Start of Source extract

Transcending even this devotion, was our love for the faded flag of a lost cause, consecrated by the prayers and cradle songs of southern mothers, and baptized in the blood of southern heroes and the tears of southern women.

We were unreconstructed rebels, one and all.

We could not forget that we were sons of men tested in the fiery crucible of battle who made the name Confederate Soldier immortal. Such was the University of Texas in its early days, as I remember it.

Then in its infancy, we could say of it, as Webster said of Dartmouth: "It is a little college, but there are those who love it. Year by year we have watched its growth with filial pride, but however exalted the station to which it may attain, we feel that it will never surpass the pure inspirations it gave to its students in the first years. of its existence."

For the University the uncertain and formative period is overpast. For her night's candles are burnt out, and fair and free and fearless she stands tiptoe on the misty mountain top, clad in the russet mantle of the dawn and bathed in the white radiance of the breaking day. Shadowy and yet unrisen generations invoke for her the benedictions of the covering heavens.

Built upon the imperishable foundation of the love of a free people her strength and her glory are one with the destiny of Texas.

A UNIVERSITY OF THE FIRST CLASS.

[Speech of T. W. Gregory, LL. B., '85, at the Alumni Banquet at Dallas, University Day, October 21, 1899.]

Mr. Toastmaster, Ladies and Gentlemen:

I must express my astonishment at the splendid aggregation of ex-students of the University of Texas before which I stand tonight. Judging from the few who, year by year, have wended their way back to the Commencement of their alma mater, I have concluded that few, especially among the ex-students of the Law Department, have reached the point where their "per diem per day" is equal to their "per noctem per night." The advent of seven per cent cotton does not fully account for the great outpouring of the spirit upon this occasion, and even the high price paid to cotton pickers during the season just closed does not fully explain this enormous attend

ance.

I desire here and now to express to the Dallas committee the gratitude of the University of Texas to those who have labored with such patriotic motives and such unprecedented success to secure rates which enable the widow, the orphan and the impecunious young lawyer to attend this great jubilee of higher education.

End of Source extract
Start of Information supplied

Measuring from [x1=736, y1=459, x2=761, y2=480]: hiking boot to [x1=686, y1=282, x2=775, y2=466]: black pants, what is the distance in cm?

End of Information supplied

**Request 1:** Does each statement below agree with the University of Texas excerpt? Answer yes or no for each, quoting the words of the excerpt that decide it. (a) The banquet speech was delivered at Dallas on October 21, 1899. (b) The speaker says the advent of seven per cent cotton fully accounts for the attendance. (c) The excerpt quotes what Webster said of Dartmouth.
**Request 2:** In the University of Texas excerpt, to whom does the speaker express the gratitude of the University of Texas?
**Request 3:** Copy the University of Texas excerpt from "Then in its" up to and including "THE FIRST CLASS.".

**Task output 1:**
(a) Yes: "at the Alumni Banquet at Dallas, University Day, October 21, 1899."
(b) No: "The advent of seven per cent cotton does not fully account for the great outpouring of the spirit upon this occasion"
(c) Yes: "as Webster said of Dartmouth"

**Task output 2:** To the Dallas committee.

**Task output 3:**
Then in its infancy, we could say of it, as Webster said of Dartmouth: "It is a little college, but there are those who love it. Year by year we have watched its growth with filial pride, but however exalted the station to which it may attain, we feel that it will never surpass the pure inspirations it gave to its students in the first years. of its existence."

For the University the uncertain and formative period is overpast. For her night's candles are burnt out, and fair and free and fearless she stands tiptoe on the misty mountain top, clad in the russet mantle of the dawn and bathed in the white radiance of the breaking day. Shadowy and yet unrisen generations invoke for her the benedictions of the covering heavens.

Built upon the imperishable foundation of the love of a free people her strength and her glory are one with the destiny of Texas.

A UNIVERSITY OF THE FIRST CLASS.